After the death of our son in July, 2011, Harriet and I dubbed these abrupt bombshells "without warning" episodes. The first chapter in the book I'm currently writing, The End of Grief, is titled "Without Warning". It is a thought based on Matthew's record of Jesus and the disciples traveling the Sea of Galilee. Matthew wrote---
Without warning a furious storm came up…
Matthew 8:24, NIV
The disciples were alarmed and fearful with the sudden appearance of this "furious" storm. Most of us wonder why so many fishermen among them were that frightened. Oddly, they seemed unprepared for the "without warning" winds and surf that were common on this familiar lake. They thought they were going to perish. Jesus' response to their fear is notable, especially when considering unexpected life realities. He said, "You of little faith, why are you so afraid?" (Matthew 8:26, NIV). Evidently Jesus expected his most intimate followers to have countered this "without warning" event with the sure tenets of their faith!
So, the question of the hour may be, how does my belief system prepare me for the unexpected. It's been one of the lesson plans that has marked our experiences the last seven years. it was brought into clear focus the morning after Brian's death, in a Tweet by Florida Pastor Ken Whitten. I didn't write a verbatim of that Tweet so my memory reconstructs it as, "in crisis we ask, how do I get out of this? It is the wrong question. We should ask, what do i get out of this?". It is a teachable moment when the unexpected calls on us. Our learning has been that personal faith had prepared us for what we could have never planned or expected. These beliefs are summarized here for the sake of brevity.
1. Ours is a fallen world.
The Apostle Paul wrote about the sinful nature of man in this fallen world in his letters. His letter to the church at Rome is an example.

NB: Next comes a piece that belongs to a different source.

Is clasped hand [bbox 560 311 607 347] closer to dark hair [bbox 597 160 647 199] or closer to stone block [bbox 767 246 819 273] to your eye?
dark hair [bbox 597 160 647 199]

He wrote, "Therefore, just as sin came into the world through one man, and death through sin, and so death spread to all men because all sinned—" (Romans 5:12, ESV). These "without warning" events punctuate life at every turn. We cannot plan or expect them. But, they are real. We should be prepared.
2. Believers are secure in this fallen world, but not sheltered.
Jesus told his followers, "For he makes his sun rise on the evil and the good, and sends rain on the just and on the unjust" (Matthew 5:45, ESV). He also told them. "I have said these things to you, that in me you may have peace. In the world you will have tribulation. But take heart; I have overcome the world" (John 16:33, ESV). Bad things happen to good people. it is a truth about life in this fallen world. That he has overcome the world and it's fallen ways is our security.
3. Life is transient and brief.
Many Scripture verses amplify the brevity of human life. Life is a vapor, a mist, grass that withers, a shadow, a wind that passes, and many other comparisons. In this thought life moves rapidly, is always complex, always in a state of change. We are often caught in the currents of transition and movement, the unexpected along with our best laid plans.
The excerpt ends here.